Page 44 of The Picasso Heist
MALCOLM HADN’T LEARNED all the wolves’ names yet. Not that he really needed to call anyone by name. Almost everything they wanted to communicate could be accomplished with a simple nod or a finger point.
Including which Panda would get the first beating. That was easy.
The first kid dumb enough to deny the wolves’ accusation.
“Whoa, I think there’s been some kind of mistake,” said the tall, lanky one wearing flip-flops and a purple NYU T-shirt.
With his palms raised, he stepped forward near the staircase on the first floor of the brownstone, doing his best to sound calm and convincing despite clearly being scared as shit.
Malcolm watched from the back of the pack as one of Lugieri’s men nodded to another; he immediately stepped forward and punched the kid in the gut so hard that he puked even before he keeled over, his just-eaten SpaghettiOs shooting out of him like a firehose.
Red sauce splattered everywhere, including on the shoes of one of Lugieri’s other men.
He didn’t wait for any nod or finger point before he compressed his anger into a balled fist and delivered a vicious uppercut to the puking Panda and then to a kid who had come to his aid.
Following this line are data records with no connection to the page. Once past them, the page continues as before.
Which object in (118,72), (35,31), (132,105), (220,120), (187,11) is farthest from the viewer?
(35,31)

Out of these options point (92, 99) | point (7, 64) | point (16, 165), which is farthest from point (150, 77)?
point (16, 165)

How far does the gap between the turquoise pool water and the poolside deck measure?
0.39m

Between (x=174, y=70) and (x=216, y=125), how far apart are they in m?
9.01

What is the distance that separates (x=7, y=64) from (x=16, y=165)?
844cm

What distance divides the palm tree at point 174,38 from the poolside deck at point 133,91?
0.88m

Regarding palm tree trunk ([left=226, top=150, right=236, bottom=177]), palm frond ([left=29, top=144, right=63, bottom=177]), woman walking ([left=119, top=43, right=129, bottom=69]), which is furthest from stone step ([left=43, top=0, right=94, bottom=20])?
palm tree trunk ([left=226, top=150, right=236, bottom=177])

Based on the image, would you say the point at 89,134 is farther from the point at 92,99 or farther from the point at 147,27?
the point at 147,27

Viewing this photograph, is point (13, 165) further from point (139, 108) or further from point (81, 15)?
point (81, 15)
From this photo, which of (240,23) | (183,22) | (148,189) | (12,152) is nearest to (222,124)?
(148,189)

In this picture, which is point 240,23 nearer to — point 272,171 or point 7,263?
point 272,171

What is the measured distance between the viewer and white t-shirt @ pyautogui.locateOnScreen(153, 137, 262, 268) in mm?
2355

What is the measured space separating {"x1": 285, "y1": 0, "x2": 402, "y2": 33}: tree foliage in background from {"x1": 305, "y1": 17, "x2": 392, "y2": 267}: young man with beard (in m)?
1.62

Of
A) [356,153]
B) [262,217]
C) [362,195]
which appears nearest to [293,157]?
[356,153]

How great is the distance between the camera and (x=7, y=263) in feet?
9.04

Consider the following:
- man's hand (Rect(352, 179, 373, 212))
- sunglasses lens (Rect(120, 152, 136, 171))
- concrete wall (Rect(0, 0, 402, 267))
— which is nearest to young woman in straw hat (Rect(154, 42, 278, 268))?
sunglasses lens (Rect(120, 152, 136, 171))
Both of them were now on the floor, blood gushing from their noses.
Did anyone else want to deny they were skimming money?
The question hung in the air for barely a second before a scream came out of nowhere and a kid appeared, the knife in his hand held high. None of Lugieri’s men had time to react.
Malcolm didn’t either, and yet his legs still moved, his arm still swung, the instincts kicking in like a mule, courtesy of living every day in a war zone halfway across the planet where death was always lurking over your shoulder.
Before any of the crew could reach for a gun, Malcolm had sprung forward and grabbed the kid’s wrist; the tip of the knife was only inches away from ensuring that everything was truly, horribly, irrevocably about to go sideways.
With a twist and a pull, all in a blur, Malcolm knocked the knife to the ground, put the kid in a headlock, and jammed the barrel of his Beretta against the kid’s temple, ready to blow his brains out.
“I’m only going to ask this once, and you’ve got three seconds to answer,” said Malcolm calmly. “Yes or no: Are you boys skimming?”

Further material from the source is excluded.